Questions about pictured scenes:
━━━━━━━━━━━━━━━━━━━━

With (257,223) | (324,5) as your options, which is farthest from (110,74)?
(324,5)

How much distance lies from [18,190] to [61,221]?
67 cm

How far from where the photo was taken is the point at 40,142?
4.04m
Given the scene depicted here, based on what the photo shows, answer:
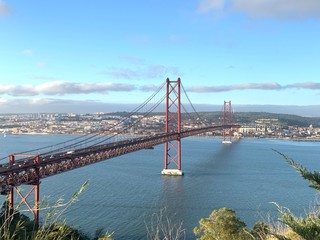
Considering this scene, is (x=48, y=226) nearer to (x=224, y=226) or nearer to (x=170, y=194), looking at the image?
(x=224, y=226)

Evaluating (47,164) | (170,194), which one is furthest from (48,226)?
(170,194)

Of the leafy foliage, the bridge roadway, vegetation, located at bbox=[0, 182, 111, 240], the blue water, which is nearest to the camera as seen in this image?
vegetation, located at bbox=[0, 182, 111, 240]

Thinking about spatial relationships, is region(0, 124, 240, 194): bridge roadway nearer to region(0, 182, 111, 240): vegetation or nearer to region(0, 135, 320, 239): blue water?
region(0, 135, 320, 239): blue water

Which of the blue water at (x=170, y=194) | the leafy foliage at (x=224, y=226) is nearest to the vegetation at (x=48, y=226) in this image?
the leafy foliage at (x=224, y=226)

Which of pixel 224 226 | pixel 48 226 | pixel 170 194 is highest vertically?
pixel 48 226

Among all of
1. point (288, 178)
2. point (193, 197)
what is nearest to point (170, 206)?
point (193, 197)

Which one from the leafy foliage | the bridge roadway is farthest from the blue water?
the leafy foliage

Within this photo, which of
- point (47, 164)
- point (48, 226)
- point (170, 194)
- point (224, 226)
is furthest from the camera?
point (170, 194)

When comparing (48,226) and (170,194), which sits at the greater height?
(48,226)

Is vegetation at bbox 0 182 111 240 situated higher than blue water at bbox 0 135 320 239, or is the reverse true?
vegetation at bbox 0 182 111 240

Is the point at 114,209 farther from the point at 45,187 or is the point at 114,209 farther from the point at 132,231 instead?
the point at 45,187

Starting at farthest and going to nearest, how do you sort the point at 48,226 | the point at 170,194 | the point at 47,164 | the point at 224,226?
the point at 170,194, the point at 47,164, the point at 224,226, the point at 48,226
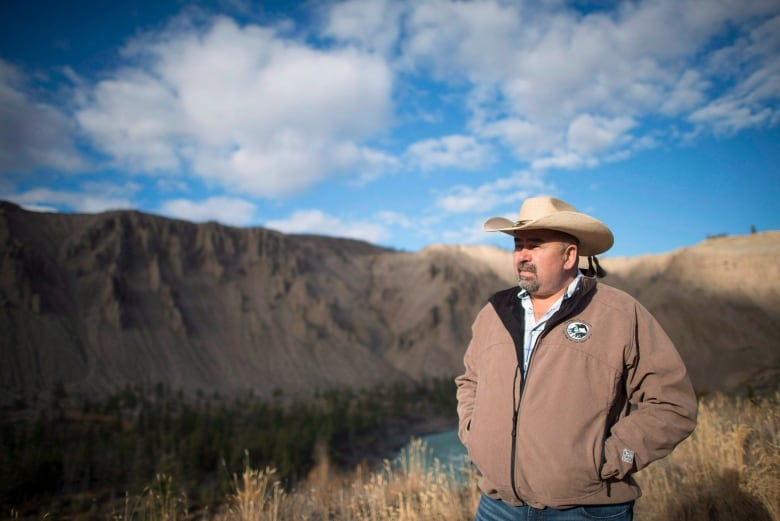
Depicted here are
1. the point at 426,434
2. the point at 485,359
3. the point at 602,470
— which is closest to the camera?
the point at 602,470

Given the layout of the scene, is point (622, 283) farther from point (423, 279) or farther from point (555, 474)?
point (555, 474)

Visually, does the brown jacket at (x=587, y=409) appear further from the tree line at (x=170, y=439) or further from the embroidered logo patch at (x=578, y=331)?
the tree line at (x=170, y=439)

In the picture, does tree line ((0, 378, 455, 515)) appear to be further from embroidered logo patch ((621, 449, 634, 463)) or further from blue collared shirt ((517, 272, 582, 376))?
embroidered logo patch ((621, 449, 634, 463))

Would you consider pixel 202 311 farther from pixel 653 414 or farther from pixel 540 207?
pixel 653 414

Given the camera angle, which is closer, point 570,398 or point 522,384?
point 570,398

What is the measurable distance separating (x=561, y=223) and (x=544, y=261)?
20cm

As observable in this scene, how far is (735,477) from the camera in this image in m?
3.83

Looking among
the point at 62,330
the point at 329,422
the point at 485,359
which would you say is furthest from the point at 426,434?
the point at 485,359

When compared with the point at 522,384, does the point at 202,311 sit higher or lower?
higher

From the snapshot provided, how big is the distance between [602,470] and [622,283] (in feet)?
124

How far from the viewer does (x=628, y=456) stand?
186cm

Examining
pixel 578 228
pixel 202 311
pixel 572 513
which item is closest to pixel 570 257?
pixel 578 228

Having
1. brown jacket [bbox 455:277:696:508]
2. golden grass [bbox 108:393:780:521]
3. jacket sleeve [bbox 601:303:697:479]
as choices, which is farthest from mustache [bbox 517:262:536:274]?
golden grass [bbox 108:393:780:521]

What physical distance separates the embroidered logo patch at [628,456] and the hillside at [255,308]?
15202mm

━━━━━━━━━━━━━━━━━━━━

* **Goal of the exercise**: Reproduce all the rows above with "furthest" swapped for "farthest" and everything else left unchanged. Leave the pictures out.

* **Answer for this exercise**:
With (257,223) | (324,5) as your options, which is farthest from (110,74)?
(324,5)

How much distance lies from [18,190] to [61,221]?
67 cm

How far from where the photo was taken is the point at 40,142?
4.04m
Given the scene depicted here, based on what the photo shows, answer:
Considering this scene, is (x=48, y=226) nearer to (x=224, y=226) or nearer to (x=170, y=194), looking at the image?
(x=224, y=226)

Evaluating (47,164) | (170,194), which one is farthest from (48,226)?
(170,194)

Of the leafy foliage, the bridge roadway, vegetation, located at bbox=[0, 182, 111, 240], the blue water, which is nearest to the camera as seen in this image?
vegetation, located at bbox=[0, 182, 111, 240]

Thinking about spatial relationships, is region(0, 124, 240, 194): bridge roadway nearer to region(0, 182, 111, 240): vegetation or nearer to region(0, 135, 320, 239): blue water?
region(0, 135, 320, 239): blue water

Which of the blue water at (x=170, y=194) | the leafy foliage at (x=224, y=226) is nearest to the vegetation at (x=48, y=226) in this image?
the leafy foliage at (x=224, y=226)

Which of pixel 224 226 | pixel 48 226 | pixel 170 194 is highest vertically?
pixel 48 226

Among all of
1. point (288, 178)
2. point (193, 197)
what is nearest to point (170, 206)?
point (193, 197)

Which one from the leafy foliage | the bridge roadway is farthest from the blue water?
the leafy foliage

Within this photo, which of
- point (47, 164)
- point (48, 226)
- point (170, 194)
- point (224, 226)
is farthest from the camera?
point (170, 194)

When comparing (48,226) and (170,194), which sits at the greater height?
(48,226)

Is vegetation at bbox 0 182 111 240 situated higher than blue water at bbox 0 135 320 239, or is the reverse true?
vegetation at bbox 0 182 111 240

Is the point at 114,209 farther from the point at 45,187 or is the point at 114,209 farther from the point at 132,231 instead?
the point at 45,187

Starting at farthest and going to nearest, how do you sort the point at 48,226 | the point at 170,194 | the point at 47,164 | the point at 224,226?
the point at 170,194, the point at 47,164, the point at 224,226, the point at 48,226
Depicted here are
1. the point at 426,434
2. the point at 485,359
3. the point at 602,470
— which is closest to the camera?
the point at 602,470

Given the layout of the scene, is point (622, 283) farther from point (423, 279) or farther from point (555, 474)?
point (555, 474)

Visually, does the brown jacket at (x=587, y=409) appear further from the tree line at (x=170, y=439) or further from the embroidered logo patch at (x=578, y=331)?
the tree line at (x=170, y=439)

In the picture, does tree line ((0, 378, 455, 515)) appear to be further from embroidered logo patch ((621, 449, 634, 463)) or further from blue collared shirt ((517, 272, 582, 376))?
embroidered logo patch ((621, 449, 634, 463))

Would you consider pixel 202 311 farther from pixel 653 414 or farther from pixel 540 207?
pixel 653 414

Given the camera angle, which is closer, point 570,398 or point 522,384?
point 570,398

What is the measurable distance separating (x=561, y=223) and (x=544, y=261)?
20cm

As observable in this scene, how far is (735,477) from the camera in this image in m?
3.83

Looking among
the point at 62,330
the point at 329,422
the point at 485,359
which would you say is farthest from the point at 426,434?
the point at 485,359

When compared with the point at 522,384, does the point at 202,311 sit higher or lower?
higher

From the snapshot provided, how big is the distance between [602,470] and [622,283] (in feet)?
124

How far from the viewer does (x=628, y=456) stand?
186cm

Examining
pixel 578 228
pixel 202 311
pixel 572 513
which item is closest to pixel 570 257?
pixel 578 228

Having
1. brown jacket [bbox 455:277:696:508]
2. golden grass [bbox 108:393:780:521]
3. jacket sleeve [bbox 601:303:697:479]
as choices, which is farthest from mustache [bbox 517:262:536:274]?
golden grass [bbox 108:393:780:521]

What physical distance separates the embroidered logo patch at [628,456] and the hillside at [255,308]?
15202mm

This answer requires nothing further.